Bugün Anneler Günü. Bundan 1 yıl önce başka ama benzer sıkıntılarımız vardı. Bugün yine simsiyah bir hava var dışarıda.

Bir gün, dünyanın değişebildiğini  ve sevgili ülkemin annelerinin mutsuz uyanmayacağı günleri görebilecek miyiz? Kim bilir...

Yine de Anneler Gününüz Kutlu Olsun!



28 Nisan 2013 Pazar

ne mi oluyor?

-yedi gün yirmi dört saat içiyorum. (bunu yapmayı çok istiyorum, matara alacağım) -yedi gün yirmi dört saat çalışıyorum. -yazı yazmamak için, müzik dinlemeyi bıraktım. -elim hep bardağa uzanıyor. baş ucumda kitaplar dururdu, artık rom duruyor. -iki sayfa kitap okuyunca çok mutlu oluyorum. -uykularım delik deşik. (içtiğim zamanlar hariç) -insanlara hep çok güzel şarkılar var diyorum. -gerekmedikçe konuşmuyorum, sevdiklerimi daha çok seviyor, sevmediklerimden daha çok nefret ediyorum. -özlem denen şeyin damarlarımı sökercesine çekiştirmesinden rahatsız oluyorum. -eve geldim, babam kanepede uyuyordu, yerine yatırdım. 10 dakika sonra “seni görünce uykum kaçtı” diyerek önümden geçti. salonda son ses televizyon izliyor. -redbull ve rom çok yakışıyorlarmış. -what’s the matter with you lately? -haftaya tamamen yalnız olacağım, evde yalnız, şirkette yalnız (rüya gidiyor), sokakta yalnız. belki çarşamba arzu ve serhat gelecekler. o güzel olacak. serkan ve cana da salı günü gelecekler, balkonda çok denişik şeyler yapacağız. yine rom içeriz, ne denişiği. -biraz iyiye gitmelerdeyim. bir tek “yazma” konusunda dertlerim var. karaciğerimle de konuşmak lazım bir ara. o bu duruma ne diyor acaba.

ali efe geliyor 9 mayıs'ta. küçücük ayakları olacak. ne kadar salak bir şey olacak ya. ben o olacağım, onun için olacağım. canım ali. 

cansu neler yazmış. neler öyle. 

26 Nisan 2013 Cuma

"Güzel şeyler düşünmeme rağmen
Ağlamak geçiyor içimden..."

Uzun koridorların sonunda açtığım kapılar bir ışık hüzmesiyle beni o kitaplardaki mavi yeşil cennet bahçelerine çıkarsaydı ne olurdu.

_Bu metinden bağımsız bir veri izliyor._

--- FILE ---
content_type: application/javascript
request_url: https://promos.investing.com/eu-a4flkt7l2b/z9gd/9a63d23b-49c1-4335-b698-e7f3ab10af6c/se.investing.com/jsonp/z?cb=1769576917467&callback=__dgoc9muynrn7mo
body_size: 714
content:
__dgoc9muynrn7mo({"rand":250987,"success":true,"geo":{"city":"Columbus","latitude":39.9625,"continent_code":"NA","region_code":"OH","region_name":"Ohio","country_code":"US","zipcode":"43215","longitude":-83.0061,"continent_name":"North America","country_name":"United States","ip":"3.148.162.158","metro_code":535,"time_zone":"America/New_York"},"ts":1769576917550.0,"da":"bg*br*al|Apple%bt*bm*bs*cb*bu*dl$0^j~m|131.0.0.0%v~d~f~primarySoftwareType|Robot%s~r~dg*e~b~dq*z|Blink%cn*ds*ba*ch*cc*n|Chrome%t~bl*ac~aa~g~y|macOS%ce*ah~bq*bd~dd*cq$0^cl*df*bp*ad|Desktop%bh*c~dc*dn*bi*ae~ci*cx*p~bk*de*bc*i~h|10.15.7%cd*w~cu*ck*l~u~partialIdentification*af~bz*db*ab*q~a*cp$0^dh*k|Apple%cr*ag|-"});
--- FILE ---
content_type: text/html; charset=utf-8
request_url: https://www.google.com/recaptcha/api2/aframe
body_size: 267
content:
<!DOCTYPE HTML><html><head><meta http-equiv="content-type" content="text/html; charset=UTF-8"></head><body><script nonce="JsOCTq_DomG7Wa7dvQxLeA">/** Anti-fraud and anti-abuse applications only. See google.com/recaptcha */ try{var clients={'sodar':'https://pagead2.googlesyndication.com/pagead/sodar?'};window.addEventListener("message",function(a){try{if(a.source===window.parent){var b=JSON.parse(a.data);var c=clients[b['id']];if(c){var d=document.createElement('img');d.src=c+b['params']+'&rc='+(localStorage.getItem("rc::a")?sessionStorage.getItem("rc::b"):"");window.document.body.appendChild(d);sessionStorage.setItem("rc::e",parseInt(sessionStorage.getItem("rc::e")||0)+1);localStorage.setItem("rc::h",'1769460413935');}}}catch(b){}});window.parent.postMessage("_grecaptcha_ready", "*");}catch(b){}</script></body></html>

Cevabım yine kendimde, hiçbirşey. Büyük bir tespit gelecek ardından ey okur, sıkı dur. Çünkü biz insanoğlu tatmin nedir bilmiyoruz. Bu bizim suçumuz mu, bence hayır. İnsan istek ve arzularının sonu yok. Hayatta en çok dilediğim şey diye aklından geçirdiğin, o an gerçekleşiverse biraz sonra ondan da sıkılacaksın. Ama hayal etmeden de yaşanmayacağı konusunda hemfikiriz. Yani sonsuz bir talep, imkanlar doğrultusunda arzlarla yola devam ediyoruz. Çok ekstrem değişimler olmadığı sürece böyle sürüp gidecek.

Oktay Rıfat'ın üstte yazdığım iki dizesi, 7 kelimeden oluşuyor ama içimde ilginç bir noktaya dokunuyor. Bunu neden yazdım. Bilmem. Belki şehre bir film gelir bir güzel orman olur yazılarda.